LECTURE HANDOUT: ENGLISH CIVIL WAR & SETTLEMENT
1625 accession of Charles I
1629-40 Eleven Years of ‘Personal Rule’
1637 Charles imposes Prayer Book on Scots
1640 calling of Short Parliament (April) and Long Parliament (Nov.)
1642 1st civil war begins
1643 Parliament’s alliance with the Scots (Solemn League & Covenant)
1645 creation of New Model Army
1646 end of civil war; king surrenders to Scots (who sell him to Parliament)
1648 2nd civil war (King now supported by Scots and moderates- ‘Presbyterians’- but is
Dec 1648 army coup (‘Pride’s Purge’) leaves only radical ‘Rump’ of the Long
Parliament, which sets up a High Court to try the king.

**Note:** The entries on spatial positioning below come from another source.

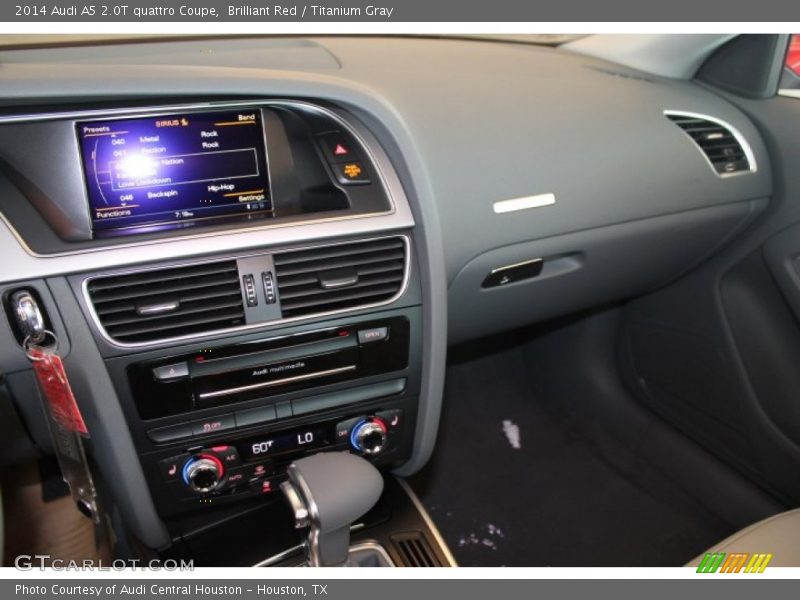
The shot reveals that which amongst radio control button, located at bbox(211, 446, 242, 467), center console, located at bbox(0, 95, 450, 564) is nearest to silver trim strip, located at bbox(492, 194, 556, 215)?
center console, located at bbox(0, 95, 450, 564)

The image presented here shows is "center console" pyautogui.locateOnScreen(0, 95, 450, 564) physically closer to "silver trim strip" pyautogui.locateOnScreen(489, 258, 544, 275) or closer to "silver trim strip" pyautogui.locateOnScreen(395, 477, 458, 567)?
"silver trim strip" pyautogui.locateOnScreen(395, 477, 458, 567)

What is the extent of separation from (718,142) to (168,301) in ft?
Answer: 4.29

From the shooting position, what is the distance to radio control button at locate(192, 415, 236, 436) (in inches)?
42.9

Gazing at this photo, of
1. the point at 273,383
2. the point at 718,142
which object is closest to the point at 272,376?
the point at 273,383

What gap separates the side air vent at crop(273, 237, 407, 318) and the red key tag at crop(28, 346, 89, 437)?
0.33 m

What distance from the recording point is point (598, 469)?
196cm

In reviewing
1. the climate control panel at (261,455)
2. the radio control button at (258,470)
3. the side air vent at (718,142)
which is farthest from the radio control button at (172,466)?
the side air vent at (718,142)

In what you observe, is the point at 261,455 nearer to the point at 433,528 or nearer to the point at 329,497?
the point at 329,497

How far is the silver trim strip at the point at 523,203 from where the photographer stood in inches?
51.4

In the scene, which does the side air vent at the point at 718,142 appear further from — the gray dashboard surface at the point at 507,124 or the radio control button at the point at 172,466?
the radio control button at the point at 172,466

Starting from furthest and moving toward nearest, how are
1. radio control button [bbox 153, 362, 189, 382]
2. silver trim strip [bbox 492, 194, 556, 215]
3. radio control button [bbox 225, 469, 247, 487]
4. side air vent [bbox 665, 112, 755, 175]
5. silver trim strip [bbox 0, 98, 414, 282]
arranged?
1. side air vent [bbox 665, 112, 755, 175]
2. silver trim strip [bbox 492, 194, 556, 215]
3. radio control button [bbox 225, 469, 247, 487]
4. radio control button [bbox 153, 362, 189, 382]
5. silver trim strip [bbox 0, 98, 414, 282]

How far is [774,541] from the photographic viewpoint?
98 centimetres

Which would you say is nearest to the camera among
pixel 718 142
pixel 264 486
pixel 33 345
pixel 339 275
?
pixel 33 345

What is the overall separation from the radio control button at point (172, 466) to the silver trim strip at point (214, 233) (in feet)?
1.15
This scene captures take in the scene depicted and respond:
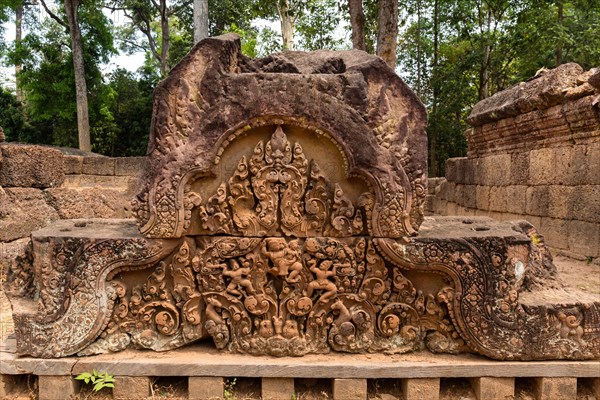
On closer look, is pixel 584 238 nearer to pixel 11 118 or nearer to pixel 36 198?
pixel 36 198

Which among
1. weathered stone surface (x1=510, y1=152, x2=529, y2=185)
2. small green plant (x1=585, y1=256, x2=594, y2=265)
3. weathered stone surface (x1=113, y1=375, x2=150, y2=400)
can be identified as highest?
weathered stone surface (x1=510, y1=152, x2=529, y2=185)

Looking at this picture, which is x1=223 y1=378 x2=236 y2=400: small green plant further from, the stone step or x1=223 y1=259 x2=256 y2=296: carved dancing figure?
x1=223 y1=259 x2=256 y2=296: carved dancing figure

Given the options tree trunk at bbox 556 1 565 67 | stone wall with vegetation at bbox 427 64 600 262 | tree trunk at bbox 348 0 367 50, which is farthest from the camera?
tree trunk at bbox 556 1 565 67

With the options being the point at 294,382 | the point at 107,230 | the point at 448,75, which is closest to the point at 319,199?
the point at 294,382

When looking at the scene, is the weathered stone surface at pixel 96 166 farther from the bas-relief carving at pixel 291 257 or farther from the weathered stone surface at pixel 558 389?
the weathered stone surface at pixel 558 389

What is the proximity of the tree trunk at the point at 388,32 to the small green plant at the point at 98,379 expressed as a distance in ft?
26.7

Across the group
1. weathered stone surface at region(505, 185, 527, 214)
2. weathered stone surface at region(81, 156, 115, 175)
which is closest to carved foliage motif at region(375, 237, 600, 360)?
weathered stone surface at region(505, 185, 527, 214)

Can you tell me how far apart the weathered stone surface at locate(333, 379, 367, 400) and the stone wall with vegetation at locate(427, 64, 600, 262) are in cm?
456

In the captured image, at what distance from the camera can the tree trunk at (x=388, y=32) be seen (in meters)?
9.10

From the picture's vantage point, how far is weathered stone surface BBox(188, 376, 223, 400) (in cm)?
276

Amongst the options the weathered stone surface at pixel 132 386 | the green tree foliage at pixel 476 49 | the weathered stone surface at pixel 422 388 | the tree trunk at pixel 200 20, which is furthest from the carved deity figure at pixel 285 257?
the green tree foliage at pixel 476 49

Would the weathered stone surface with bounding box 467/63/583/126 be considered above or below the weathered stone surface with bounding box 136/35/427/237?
above

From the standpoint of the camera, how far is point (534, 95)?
6.74m

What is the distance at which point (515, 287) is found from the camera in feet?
9.05
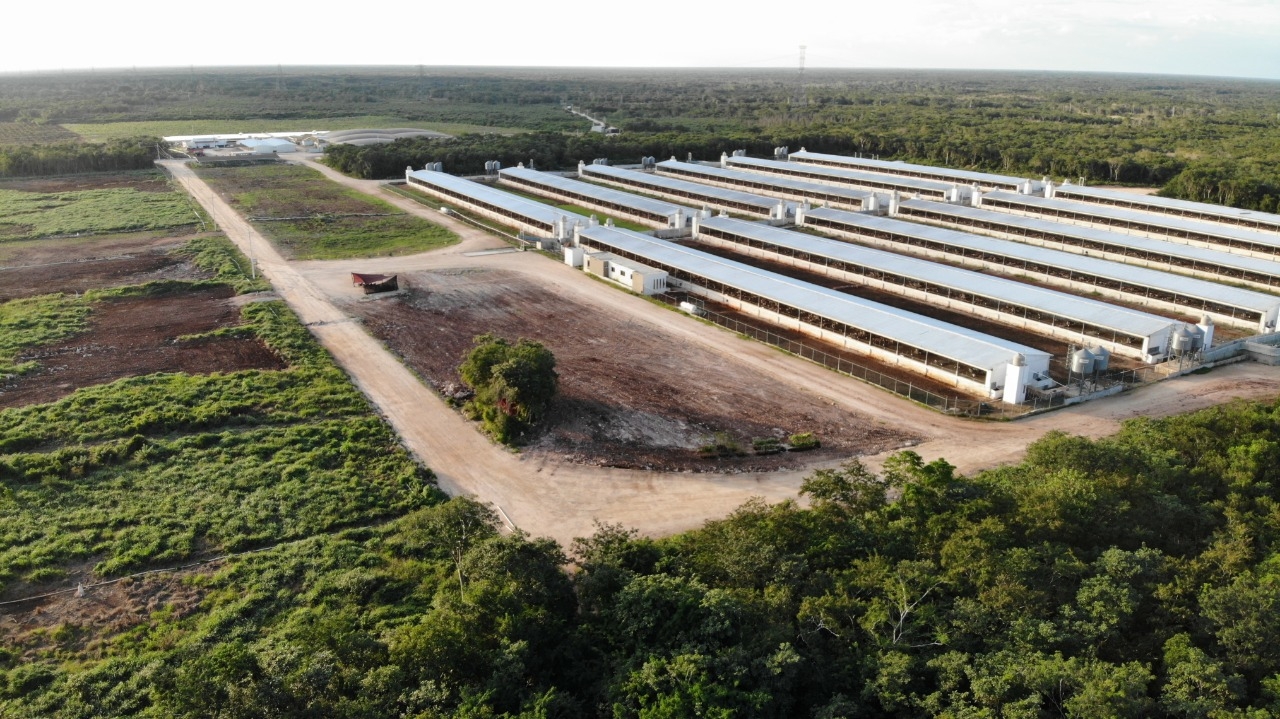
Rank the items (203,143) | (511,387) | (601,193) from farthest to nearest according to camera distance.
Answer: (203,143), (601,193), (511,387)

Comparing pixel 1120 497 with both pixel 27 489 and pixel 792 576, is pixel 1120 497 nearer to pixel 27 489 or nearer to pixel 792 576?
pixel 792 576

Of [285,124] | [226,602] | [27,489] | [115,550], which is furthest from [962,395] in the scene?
[285,124]

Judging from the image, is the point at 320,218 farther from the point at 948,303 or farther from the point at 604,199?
the point at 948,303

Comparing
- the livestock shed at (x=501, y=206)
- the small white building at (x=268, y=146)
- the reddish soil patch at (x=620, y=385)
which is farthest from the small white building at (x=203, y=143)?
the reddish soil patch at (x=620, y=385)

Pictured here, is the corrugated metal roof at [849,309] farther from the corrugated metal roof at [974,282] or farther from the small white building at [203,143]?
the small white building at [203,143]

Jan 1649 Charles beheaded; May 1649: England is declared a commonwealth
April 1653 army coup led by Cromwell: Rump ousted and replaced by a nominated
assembly (‘Barebone’s Parliament’, July-Dec. 1653)
Dec. 1653 Cromwell becomes Lord Protector
Sept 1658 Cromwell dies, succeeded by his son Richard
1659 army coup overthrows Richard, restores Rump; then overthrows Rump; near
1660 General Monck marches down from Scotland, restores full Long Parliament, which
restores the monarchy under Charles II (May)
Issues: Why did the English civil war break out? Why did Parliament win? Why was the
King executed? Why did the Parliamentary regime (‘the Commonwealth’) fail to take
root, allowing the Stuarts to be restored after Cromwell’s death?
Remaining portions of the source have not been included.